VI.

To the left, the Cathedral, one compensation at least for all the rest. What combination of characteristics is it that makes the Spaniard such a marvellous builder, and, at the same time, such a wretched maintainer? He builds a Cathedral to be a joy for all time; its lines fall into beauty as naturally as the bird’s flight toward its nest. Whatever he builds, he builds for posterity; simply, beautifully, gracefully. Even his straight rows of hemmed-in city houses have a touch of beauty about them somewhere; and in the Cathedral, his true artistic sense finds full expression. Close at hand the noble Campanile, swung with ancient bells, watches in serene dignity and beauty the moving, streaming life below. Sweet lines, harmonious to the eye, lift the Cathedral from the hideous dirt and unkempt streets; from the whirling dust and circling buzzards, to a sphere of forgetfulness, where beauty struggles for the supremacy she holds with royal hand so long as we continue to gaze upward.

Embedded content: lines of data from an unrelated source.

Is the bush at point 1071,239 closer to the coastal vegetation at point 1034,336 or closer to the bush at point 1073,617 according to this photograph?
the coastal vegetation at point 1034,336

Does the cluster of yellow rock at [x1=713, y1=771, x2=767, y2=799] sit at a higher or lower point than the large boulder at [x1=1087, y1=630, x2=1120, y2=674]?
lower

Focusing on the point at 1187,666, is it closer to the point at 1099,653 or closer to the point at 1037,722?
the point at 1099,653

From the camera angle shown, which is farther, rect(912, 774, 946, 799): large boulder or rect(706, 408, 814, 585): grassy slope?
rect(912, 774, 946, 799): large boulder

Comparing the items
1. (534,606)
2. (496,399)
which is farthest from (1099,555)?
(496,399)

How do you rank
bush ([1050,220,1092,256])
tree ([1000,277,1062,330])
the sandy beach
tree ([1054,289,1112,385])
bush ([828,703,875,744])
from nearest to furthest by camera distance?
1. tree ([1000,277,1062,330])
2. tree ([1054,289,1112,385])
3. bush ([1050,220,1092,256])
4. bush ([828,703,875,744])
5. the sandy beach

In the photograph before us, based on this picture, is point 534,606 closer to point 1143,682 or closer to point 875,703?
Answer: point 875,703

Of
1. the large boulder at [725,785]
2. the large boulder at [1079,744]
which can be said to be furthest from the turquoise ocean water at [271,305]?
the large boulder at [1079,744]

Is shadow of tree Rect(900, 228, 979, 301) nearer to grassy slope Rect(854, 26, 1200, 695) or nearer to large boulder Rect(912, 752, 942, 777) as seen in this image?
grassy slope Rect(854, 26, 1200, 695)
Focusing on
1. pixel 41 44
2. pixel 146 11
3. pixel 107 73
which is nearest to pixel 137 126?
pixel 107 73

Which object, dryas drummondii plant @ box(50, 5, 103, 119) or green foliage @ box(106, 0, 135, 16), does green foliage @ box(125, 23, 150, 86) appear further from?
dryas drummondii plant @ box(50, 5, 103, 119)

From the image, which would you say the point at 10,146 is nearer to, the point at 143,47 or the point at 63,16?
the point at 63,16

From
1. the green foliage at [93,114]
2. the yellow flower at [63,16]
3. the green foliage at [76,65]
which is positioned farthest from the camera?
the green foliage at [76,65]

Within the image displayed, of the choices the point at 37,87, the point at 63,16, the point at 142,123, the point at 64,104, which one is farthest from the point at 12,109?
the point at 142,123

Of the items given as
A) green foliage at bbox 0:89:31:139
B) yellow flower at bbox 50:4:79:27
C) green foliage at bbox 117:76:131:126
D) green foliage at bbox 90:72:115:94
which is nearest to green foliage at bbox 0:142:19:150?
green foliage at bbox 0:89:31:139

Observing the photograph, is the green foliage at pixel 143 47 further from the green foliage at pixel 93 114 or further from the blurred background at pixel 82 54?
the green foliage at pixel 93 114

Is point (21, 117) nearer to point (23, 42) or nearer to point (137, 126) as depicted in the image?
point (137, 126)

But once let our eyes leave the mountains and the Tower, and it all changes into that other picture, the other side of the life of that curious compound of traits, the Spaniard. For here, South American as he calls himself, down deep in his heart he is ever the Spaniard, and although he has claimed his independence of the mother country these many years, through the heroic victories of Bolivar and his brave associates, his characteristics are Spanish, his arts are Spanish, his life is Spanish; his glorious Cathedral is Spanish, and his horrible streets are Spanish; his magnificent statue of Bolivar is Spanish, and the dowdy, dusty garden about it is Spanish. Was he ever intended to be a householder? Should not his portion be to beautify the earth by his artistic intuition, and let the rest of us, who do not comprehend the A B C of his art, be the cleaners and the menders? Is not this a people left like children to build up the semblance of a government from the wrong stuff? Will not the world in time come to see that one race cannot be all things; that some must be artists, and some mechanics; that some must be leaders, and others followers; that some will be the builders of beauty, to last for all time, and others must be the guardians of health, the makers of strong, clean men?